-- START OF Quoted text --

- Battle of Picotin: Map of the Peloponnese with its principal locations during the late Middle Ages
| Date | 22 February 1316 |
| Location | Picotin, near ancient Elis |
| Result | Kingdom of Majorca victory |

Belligerents
- Kingdom of Majorca: Principality of Achaea

Commanders and leaders
- Ferdinand of Majorca: Unknown

Strength
- 500 cavalry, 500 infantry: 700 Burgundian knights, native Achaean feudal levies

Casualties and losses
- Unknown: 500 Burgundians, 700 Achaeans dead

= Battle of Picotin =

1316 battle between Achaea and Majorca

The Battle of Picotin was fought on 22 February 1316 between the Catalan forces of the infante Ferdinand of Majorca, claimant to the Principality of Achaea, and the forces loyal to Princess Matilda of Hainaut, comprising native levies from the barons loyal to the Princess as well as Burgundian knights. The battle ended in a crushing victory for Ferdinand, but he was later engaged and killed by the troops of Matilda's husband, Louis of Burgundy, at the Battle of Manolada.

-- END OF Quoted text --

Requirements ::
A: Summarize the Battle of Picotin text in two sentences.
B: Answer these questions from the Battle of Picotin text:
(i) According to the summary table, which ancient site was Picotin near?
(ii) Which title did Ferdinand of Majorca claim?
(iii) At which battle was Ferdinand killed?
C: Carry on the Battle of Picotin text from its final sentence.

-- START OF Data shown --

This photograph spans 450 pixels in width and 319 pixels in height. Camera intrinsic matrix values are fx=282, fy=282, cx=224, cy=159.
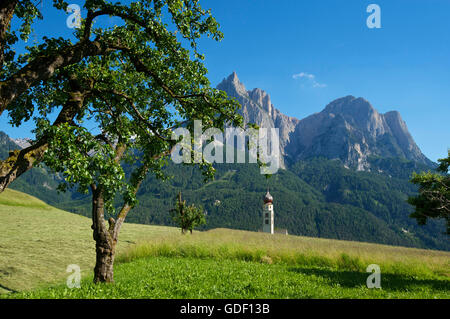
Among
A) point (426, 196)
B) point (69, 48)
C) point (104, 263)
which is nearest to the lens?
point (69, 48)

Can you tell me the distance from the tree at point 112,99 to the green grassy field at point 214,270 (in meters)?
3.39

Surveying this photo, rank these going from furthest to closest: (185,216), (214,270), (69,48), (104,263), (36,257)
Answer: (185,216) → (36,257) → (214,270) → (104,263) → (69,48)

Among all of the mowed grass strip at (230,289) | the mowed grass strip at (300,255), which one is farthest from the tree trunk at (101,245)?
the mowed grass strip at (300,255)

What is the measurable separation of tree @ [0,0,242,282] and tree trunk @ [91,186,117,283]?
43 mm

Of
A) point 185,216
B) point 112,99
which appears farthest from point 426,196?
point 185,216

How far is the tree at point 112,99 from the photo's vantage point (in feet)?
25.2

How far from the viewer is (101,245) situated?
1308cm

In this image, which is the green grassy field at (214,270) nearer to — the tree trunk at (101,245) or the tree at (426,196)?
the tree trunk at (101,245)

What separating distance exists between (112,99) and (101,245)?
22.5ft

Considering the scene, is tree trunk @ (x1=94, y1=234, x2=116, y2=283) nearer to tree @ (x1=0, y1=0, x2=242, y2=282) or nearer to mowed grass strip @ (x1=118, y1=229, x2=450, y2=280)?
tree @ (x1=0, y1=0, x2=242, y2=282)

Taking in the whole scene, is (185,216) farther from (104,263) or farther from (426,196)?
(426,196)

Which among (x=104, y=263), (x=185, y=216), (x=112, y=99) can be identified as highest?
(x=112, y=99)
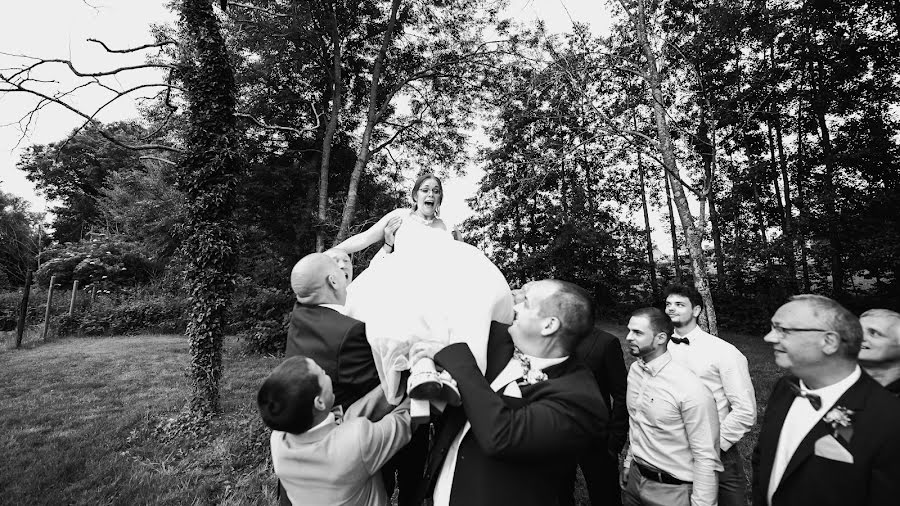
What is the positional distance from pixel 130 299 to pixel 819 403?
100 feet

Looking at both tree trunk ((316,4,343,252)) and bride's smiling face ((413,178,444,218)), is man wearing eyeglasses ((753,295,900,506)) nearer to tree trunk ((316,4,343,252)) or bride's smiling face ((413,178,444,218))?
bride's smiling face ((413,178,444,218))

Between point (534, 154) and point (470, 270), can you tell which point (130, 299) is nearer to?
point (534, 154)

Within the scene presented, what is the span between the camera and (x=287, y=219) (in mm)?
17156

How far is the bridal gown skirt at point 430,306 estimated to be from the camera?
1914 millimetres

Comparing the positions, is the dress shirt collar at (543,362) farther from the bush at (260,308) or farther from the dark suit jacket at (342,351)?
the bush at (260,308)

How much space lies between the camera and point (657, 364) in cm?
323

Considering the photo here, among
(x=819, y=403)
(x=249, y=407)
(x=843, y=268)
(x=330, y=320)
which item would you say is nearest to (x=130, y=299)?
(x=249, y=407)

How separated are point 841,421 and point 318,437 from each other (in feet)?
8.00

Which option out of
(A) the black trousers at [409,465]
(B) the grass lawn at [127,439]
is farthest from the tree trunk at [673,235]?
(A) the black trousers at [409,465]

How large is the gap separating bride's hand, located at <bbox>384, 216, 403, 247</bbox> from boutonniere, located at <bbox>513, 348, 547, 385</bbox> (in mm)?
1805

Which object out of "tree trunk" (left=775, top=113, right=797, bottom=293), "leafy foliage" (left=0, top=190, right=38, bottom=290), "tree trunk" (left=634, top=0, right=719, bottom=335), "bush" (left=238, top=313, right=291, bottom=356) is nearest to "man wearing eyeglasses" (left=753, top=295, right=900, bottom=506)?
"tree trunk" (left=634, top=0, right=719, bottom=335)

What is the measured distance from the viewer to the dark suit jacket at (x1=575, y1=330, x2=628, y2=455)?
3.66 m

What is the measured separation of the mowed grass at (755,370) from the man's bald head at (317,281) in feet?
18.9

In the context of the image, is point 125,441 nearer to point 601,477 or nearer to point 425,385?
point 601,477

-- END OF Data shown --

Answers for the exercise ::
A: The Battle of Picotin, fought on 22 February 1316 near ancient Elis, set the Catalan forces of the infante Ferdinand of Majorca, a claimant to the Principality of Achaea, against native levies and Burgundian knights loyal to Princess Matilda of Hainaut. Ferdinand won a crushing victory but was later engaged and killed by the troops of Matilda's husband, Louis of Burgundy, at the Battle of Manolada.

B:
(i) Ancient Elis.
(ii) The Principality of Achaea.
(iii) The Battle of Manolada.

C:
== Background ==
In 1278, when Prince William II of Villehardouin died without male offspring, per the Treaty of Viterbo, the princely title of Achaea in southern Greece passed to the Angevin King of Sicily, Charles of Anjou. In 1289, the Angevins had passed control of the principality to William's eldest daughter, Isabella of Villehardouin, and her descendants, but retained their suzerainty over Achaea. After Isabella's death in 1312, her younger sister Margaret of Villehardouin claimed the principality, or at least part of it, as her inheritance, but her claims were rejected by the Angevins, who supported the succession of Isabella's daughter, Matilda of Hainaut.

In order to gain support for her claims, Margaret visited Sicily in February 1314 to wed her only daughter, Isabella of Sabran to the Infante Ferdinand of Majorca, who, as a landless prince, was eager to claim the princely title of Achaea. The wedding was celebrated at Messina in February 1314 in great pomp. Margaret passed her titles and claims to them, and returned to Achaea. There she was confronted with the hostility of the Achaean barons to her act, and imprisoned by the Angevin bailli Nicholas le Maure at the castle of Chlemoutsi, where she died in March 1315. Soon after, Ferdinand invaded Achaea in a bid to claim the Principality from Matilda and her husband, Louis of Burgundy, who were still absent from Greece. Landing in late June, by August Ferdinand had taken over the town of Glarentza and the principality's heartland, the rich plains of Elis.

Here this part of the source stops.